Ob nun Binden, Tampons, Menstruationstassen oder -schwämmchen: Menstruationsprodukte kosten Geld. Und zwar gar nicht mal so wenig. Das ist ein Problem, insbesondere für von Armut betroffene Menschen. In Schottland sorgt inzwischen ein Gesetz dafür, dass Hygieneprodukte kostenfrei erhältlich sind. Die Reaktionen auf diese Entscheidung und vor allem die erboste Kritik daran – zumeist von cis Männern – in den sozialen Medien hat unsere Autorin Amelie in ihrem neuen Text für euch auseinander genommen. 

Das Gesetz

Am 24. November 2020 hat das schottische Parlament ein Gesetz erlassen, welches in Zukunft kostenfreie Binden und Tampons bereitstellt. „Ich bin stolz darauf, für diese bahnbrechende Gesetzgebung gestimmt zu haben, die Schottland zum ersten Land der Welt macht, das kostenlose Menstruationsprodukte allen zur Verfügung stellt, die sie brauchen.“ Das äußerte die schottische Ministerpräsident Nicola Sturgeon, am Tag der Abstimmung. Das Gesetz sieht in Zukunft vor, dass an öffentlichen Orten wie etwa Gemeindezentren, Jugendclubs oder Apotheken Tampons und Binden kostenlos erhältlich sein sollen. Ein solches Gesetz ist bisher einmalig auf der Welt.

“Also ich bin der Meinung”

Vor allem davon ausgelöst, wurde in den sozialen Medien ein ausgiebiger Diskurs über kostenfreie Menstruationshygieneartikel freigetreten.
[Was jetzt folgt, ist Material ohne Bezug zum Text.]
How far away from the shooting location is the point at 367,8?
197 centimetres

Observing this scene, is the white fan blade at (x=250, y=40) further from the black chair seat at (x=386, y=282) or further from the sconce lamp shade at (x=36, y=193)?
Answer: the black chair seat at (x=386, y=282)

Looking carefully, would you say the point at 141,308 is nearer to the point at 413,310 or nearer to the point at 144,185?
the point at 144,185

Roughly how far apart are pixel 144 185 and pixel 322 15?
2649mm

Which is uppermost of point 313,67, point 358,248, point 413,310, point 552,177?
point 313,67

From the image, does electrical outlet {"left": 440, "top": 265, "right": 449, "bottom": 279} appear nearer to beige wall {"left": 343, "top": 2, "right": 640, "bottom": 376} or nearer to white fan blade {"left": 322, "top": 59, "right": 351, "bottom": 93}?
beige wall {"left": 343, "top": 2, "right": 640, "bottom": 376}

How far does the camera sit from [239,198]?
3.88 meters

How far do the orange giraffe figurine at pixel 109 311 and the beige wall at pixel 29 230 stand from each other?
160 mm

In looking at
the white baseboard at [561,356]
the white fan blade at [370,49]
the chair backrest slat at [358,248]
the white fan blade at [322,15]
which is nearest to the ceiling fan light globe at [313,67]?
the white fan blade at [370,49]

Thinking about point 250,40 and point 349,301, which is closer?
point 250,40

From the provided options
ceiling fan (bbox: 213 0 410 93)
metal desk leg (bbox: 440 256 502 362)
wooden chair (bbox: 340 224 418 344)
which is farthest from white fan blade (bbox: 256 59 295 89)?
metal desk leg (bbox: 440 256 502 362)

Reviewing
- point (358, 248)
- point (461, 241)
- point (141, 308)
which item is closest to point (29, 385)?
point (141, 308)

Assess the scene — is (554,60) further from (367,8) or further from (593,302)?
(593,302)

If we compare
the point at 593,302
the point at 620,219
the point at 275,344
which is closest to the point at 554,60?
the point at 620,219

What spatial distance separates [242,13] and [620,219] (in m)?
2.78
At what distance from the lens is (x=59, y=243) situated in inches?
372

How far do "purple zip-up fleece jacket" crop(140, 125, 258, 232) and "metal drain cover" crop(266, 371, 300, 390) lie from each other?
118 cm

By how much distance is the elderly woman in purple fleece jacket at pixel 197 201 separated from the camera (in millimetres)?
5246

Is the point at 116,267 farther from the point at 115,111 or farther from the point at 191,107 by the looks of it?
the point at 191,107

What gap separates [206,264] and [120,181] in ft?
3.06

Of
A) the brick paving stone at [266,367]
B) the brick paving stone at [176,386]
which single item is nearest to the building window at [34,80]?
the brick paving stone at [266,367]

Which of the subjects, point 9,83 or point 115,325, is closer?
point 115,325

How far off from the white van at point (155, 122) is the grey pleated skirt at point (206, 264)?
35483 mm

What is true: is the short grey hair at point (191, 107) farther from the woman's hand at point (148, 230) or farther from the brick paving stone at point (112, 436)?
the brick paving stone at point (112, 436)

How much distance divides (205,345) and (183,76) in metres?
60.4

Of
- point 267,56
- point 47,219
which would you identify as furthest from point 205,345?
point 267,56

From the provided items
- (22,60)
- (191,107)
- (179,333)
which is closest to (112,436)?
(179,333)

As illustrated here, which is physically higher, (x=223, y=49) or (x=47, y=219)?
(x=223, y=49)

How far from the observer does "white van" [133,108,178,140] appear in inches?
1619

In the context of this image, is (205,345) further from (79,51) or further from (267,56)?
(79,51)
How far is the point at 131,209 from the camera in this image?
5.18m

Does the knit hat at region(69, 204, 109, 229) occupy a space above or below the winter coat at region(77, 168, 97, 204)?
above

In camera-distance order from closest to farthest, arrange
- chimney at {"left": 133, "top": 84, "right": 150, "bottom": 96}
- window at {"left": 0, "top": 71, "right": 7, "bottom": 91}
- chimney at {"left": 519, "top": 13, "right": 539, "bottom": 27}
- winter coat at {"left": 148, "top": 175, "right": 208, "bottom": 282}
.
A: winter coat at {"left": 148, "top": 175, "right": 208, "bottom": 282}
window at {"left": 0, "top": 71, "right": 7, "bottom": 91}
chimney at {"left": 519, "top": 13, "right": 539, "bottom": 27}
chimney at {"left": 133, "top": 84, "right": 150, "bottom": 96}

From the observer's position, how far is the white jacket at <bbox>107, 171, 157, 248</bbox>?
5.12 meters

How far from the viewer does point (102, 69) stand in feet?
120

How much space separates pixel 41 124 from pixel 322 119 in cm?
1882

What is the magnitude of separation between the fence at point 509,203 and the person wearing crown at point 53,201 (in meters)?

Ob Facebook-Posts, Tweets oder Instagram-Kommentare, die vorherrschenden Gedanken schienen überall gleich und die Bildung von zwei Fronten war zu beobachten: Unterstützer*innen und Gegner*innen gerieten aneinander. In der zweiten Gruppierung ist dabei eine erstaunlich hohe Anzahl an cis-Männern zu finden, welche Kommentare wie „Wenn Frauen jetzt das kriegen, möchten wir als Männer aber auch kostenfreie Rasierer und Taschentücher.“, “Also ich finde irgendwo ist auch mal Schluss. Es kann nicht alles kostenlos geben. Was kommt als nächstes, kostenloses Toilettenpapier?“ oder „Das ist doch nur so ne feministische Scheiße, gebt lieber obdachlosen Menschen Essen. Das brauchen nämlich alle.“ hinterlassen haben.

Periodenarmut

Scheinbar ist diesen Menschen trotz mehrfacher Belehrung nicht bewusst, welch großes Problem Periodenarmut (eng. period poverty) ist. Aufgrund der teuren Monatshygiene, aber auch Nebenkosten wie Schmerztabletten und Unterwäsche müssen viele menstruierenden Menschen weltweit am Existenzminimum leben. Deshalb wurde in Schottland nach dem Motto: „Niemand sollte sich Sorgen machen, woher die nächsten Tampons kommen.”, gehandelt. Zuvor gab jede fünfte Frau in einer Studie aus 2018 an, dass sie ein Problem hätten für Hygieneartikel aufzukommen. Neben dem physischen Aspekt, dass Ersatzprodukte wie Socken, Stoffreste oder Wattebäusche viel unpraktischer und unsicherer sind, kommt aber auch die psychische Belastung dazu. Einerseits der Scham sich die “richtigen” Produkte nicht leisten zu können; andererseits die Angst etwas könnte “undicht” sein oder auslaufen. Das alles kann letztendlich dazu führen, dass Menschen während der Menstruation nicht oder nur eingeschränkt am gesellschaftlichen Leben teilnehmen können. Es scheint nun auf der Hand zu liegen, weshalb sich in Schottland so entschieden hat.

Kommentare des Grauens

Um nun nochmal auf die oben genannten Kommentare einzugehen.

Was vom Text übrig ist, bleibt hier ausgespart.